Activity: Please give back the listing exactly, without any of its pictures.

Entries shown section start

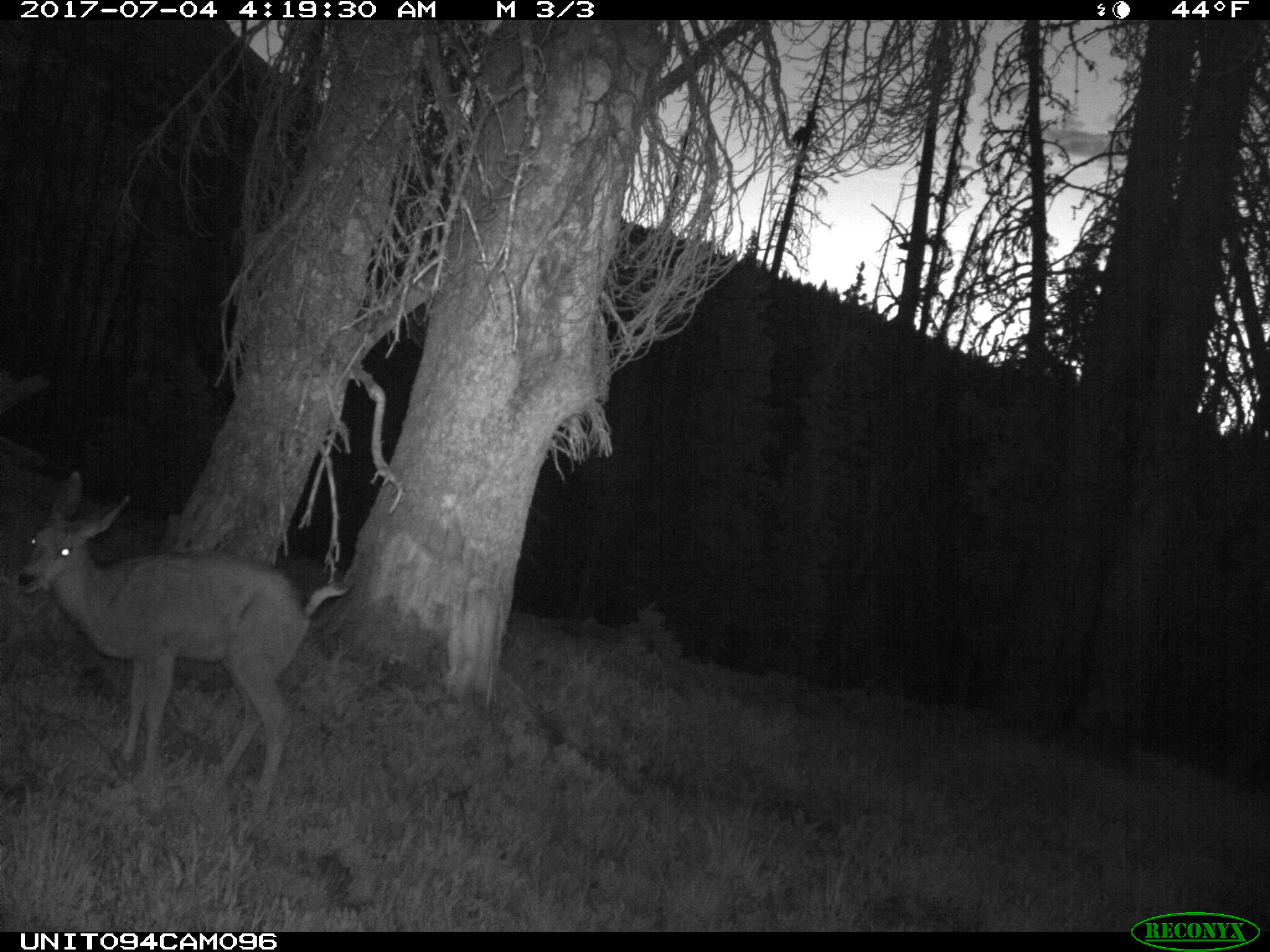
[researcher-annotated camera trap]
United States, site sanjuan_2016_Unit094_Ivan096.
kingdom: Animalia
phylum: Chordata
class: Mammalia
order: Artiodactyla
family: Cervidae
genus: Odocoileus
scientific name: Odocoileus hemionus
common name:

Entries shown section end

Output for this task:
[researcher-annotated camera trap]
United States, site sanjuan_2016_Unit094_Ivan096.
kingdom: Animalia
phylum: Chordata
class: Mammalia
order: Artiodactyla
family: Cervidae
genus: Odocoileus
scientific name: Odocoileus hemionus
common name:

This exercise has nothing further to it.